A Little Calorie Restriction Research For the Day

A couple of recent papers on calorie restriction caught my eye today - the standard fare for recent investigations, containing a little clarification, a little muddying of the waters. The behavior of metabolism is complex indeed, not to mention the large differences between species. All sorts of genes, mechanisms and pathways are involved in calorie restriction, and scientists are still in that portion of the discovery process that produces apparently contradictory information.

First off, a little more support for the interesting biomechanisms of calorie restriction - going beyond the benefits of less visceral fat - to be triggered by less methionine in the diet:

Dietary restriction (DR) lowers mitochondrial reactive oxygen species (ROS) generation and oxidative damage and increases maximum longevity in rodents. Protein restriction (PR) or methionine restriction (MetR), but not lipid or carbohydrate restriction, also cause those kinds of changes. However, previous experiments of MetR were performed only at 80% MetR, and substituting dietary methionine with glutamate in the diet.

In order to clarify if MetR can be responsible for the lowered ROS production and oxidative stress induced by standard (40%) DR, Wistar rats were subjected to 40% or 80% MetR without changing other dietary components. It was found that both 40% and 80% MetR decrease mitochondrial ROS generation and percent free radical leak in rat liver mitochondria, similarly to what has been previously observed in 40% PR and 40% DR.


The results show that 40% isocaloric MetR is enough to decrease ROS production and oxidative stress in rat liver. This suggests that the lowered intake of methionine is responsible for the decrease in oxidative stress observed in DR.

Can human studies be too many years away? I imagine that producing a safe diet with much lower levels of methionine is not impossible, and that people out there in the calorie restriction community will hack away at that problem with more enthusiasm as the evidence mounts.

The second paper adds some additional facts and confusion to discussion of the role of autophagy in calorie restriction, and draws in other work on the TOR gene and calorie restriction.

A Role for Autophagy in the Extension of Lifespan by Dietary Restriction in C. elegans:

In many organisms, dietary restriction appears to extend lifespan, at least in part, by down-regulating the nutrient-sensor TOR (Target Of Rapamycin). TOR inhibition elicits autophagy, the large-scale recycling of cytoplasmic macromolecules and organelles.

In this study, we asked whether autophagy might contribute to the lifespan extension induced by dietary restriction in C. elegans. We find that dietary restriction and TOR inhibition produce an autophagic phenotype and that inhibiting genes required for autophagy prevents dietary restriction and TOR inhibition from extending lifespan. The longevity response to dietary restriction in C. elegans requires the PHA-4 transcription factor. We find that the autophagic response to dietary restriction also requires PHA-4 activity, indicating that autophagy is a transcriptionally regulated response to food limitation.
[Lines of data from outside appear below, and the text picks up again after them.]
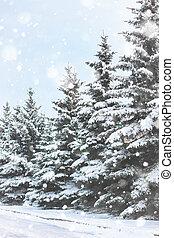 winter, tanne, schnee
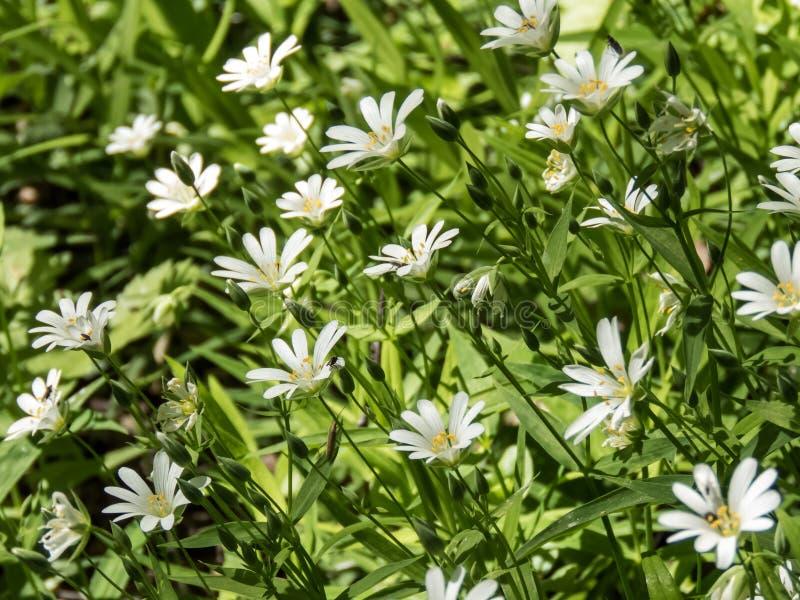 Fundo das flores brancas brancas em um prado verde foto de stock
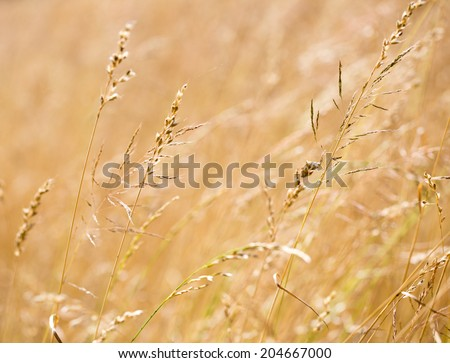 corn field background
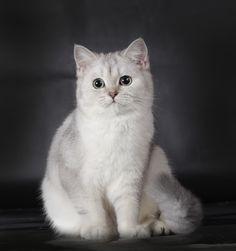 Fluffy cats` Ingella female BRI as 25. 7 months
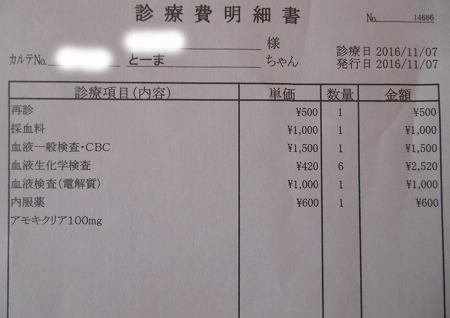 2016-11-07-01.jpg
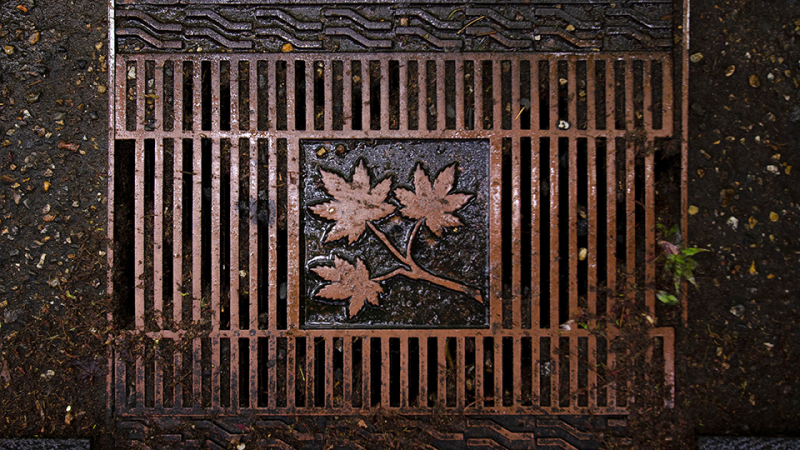 A sewer drain.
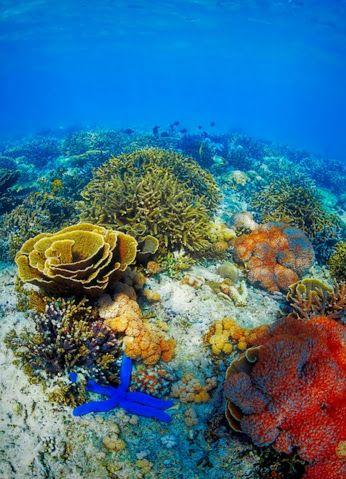 Seas Oceans Flora Fauna Community Google Photos De L Ocean Faune Et Flore Recif Corallien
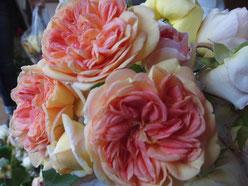お客様のお庭で大事に育ったバラです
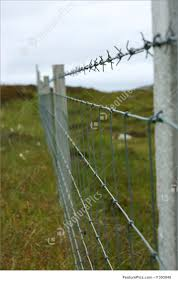 Barbed Wire Fence Photo
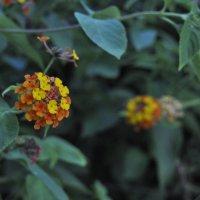 Мои любимые цветочки :: Juliya Fokina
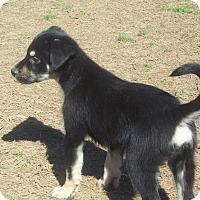 Adopt A Pet :: Twix meet me 3/10 - Manchester, CT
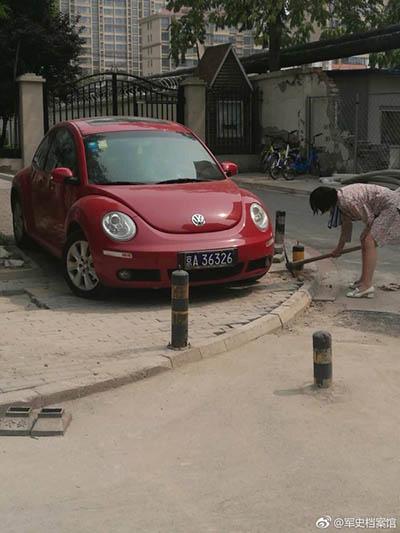 拯救落入桩中的野生幼年汽车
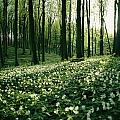 Spring Forest View With Anemones, Rugen by Sisse Brimberg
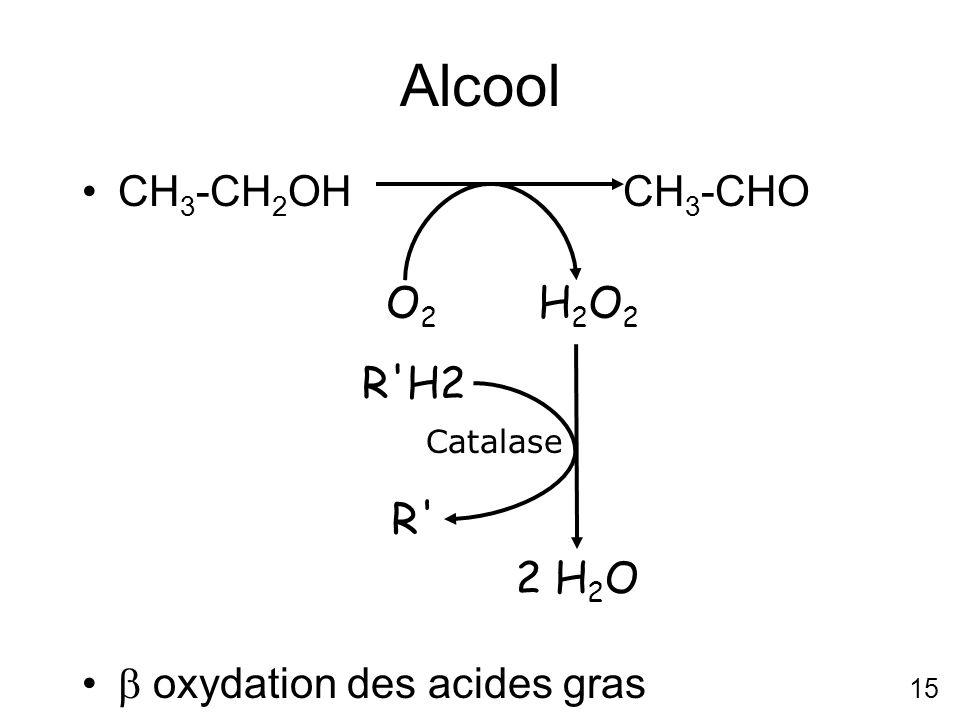 Alcool CH3-CH2OH CH3-CHO  oxydation des acides gras O2 H2O2 2 H2O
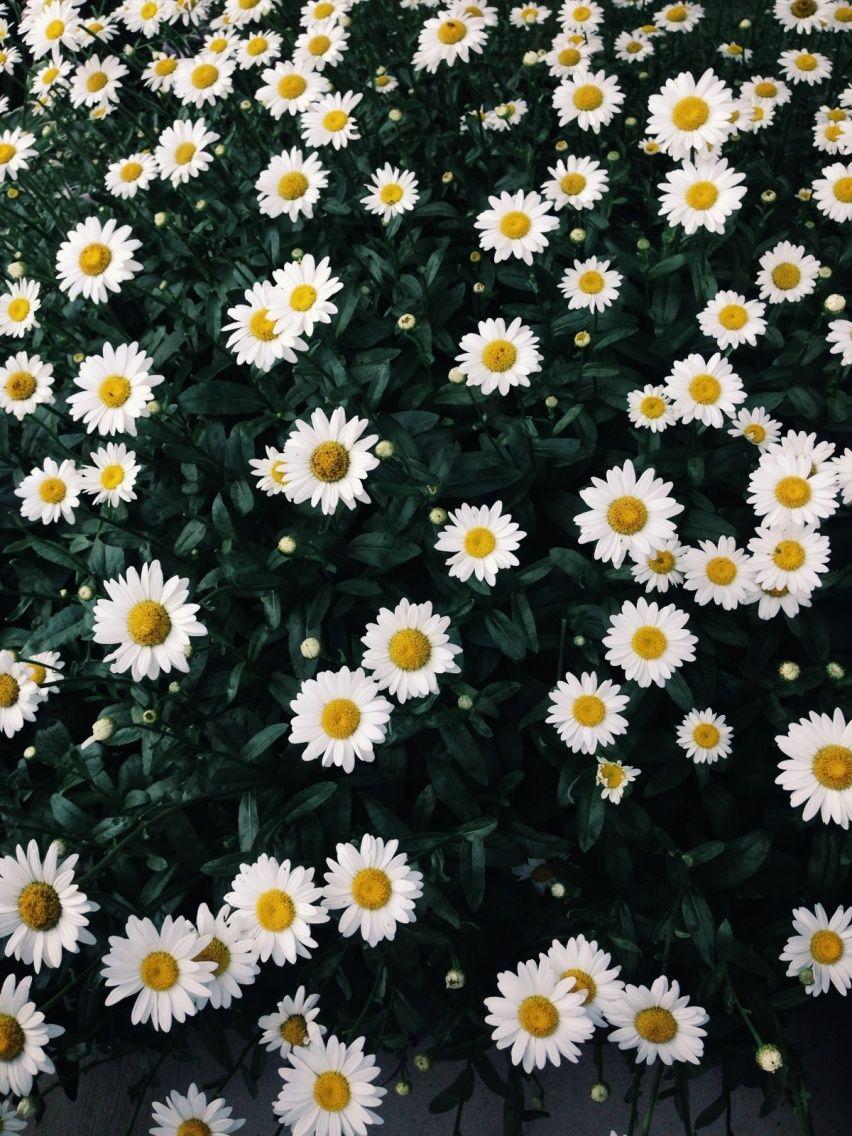 Field of daisies VSCO shecu N a t u r e Pinterest
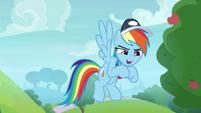 "Rainbow Dash ""everypony on that field"" S9E15"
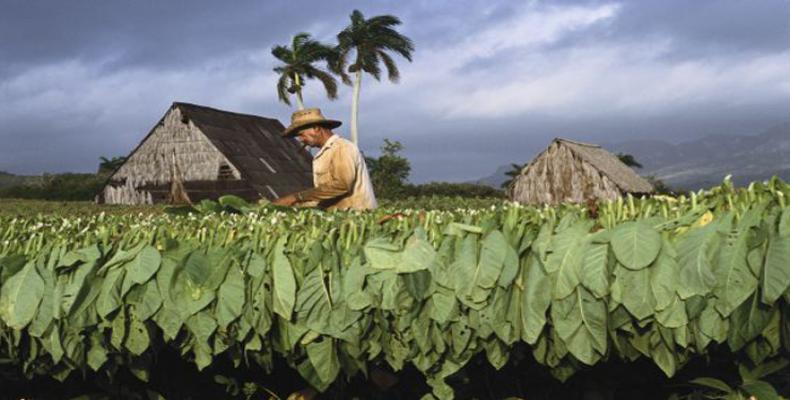 Tabaco ensartado. Foto: Archivo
In spite of the rejuvenating effect that autophagy is predicted to have on cells, our findings suggest that autophagy is not sufficient to extend lifespan. Long-lived daf-2 insulin/IGF-1 receptor mutants require both autophagy and the transcription factor DAF-16/FOXO for their longevity, but we find that autophagy takes place in the absence of DAF-16. Perhaps autophagy is not sufficient for lifespan extension because although it provides raw material for new macromolecular synthesis, DAF-16/FOXO must program the cells to recycle this raw material into cell-protective longevity proteins.

It seems to me that a pressing next step in understanding the biomechanisms of calorie restriction is a definitive account of how autophagic and mitochondrial changes brought on by CR are linked.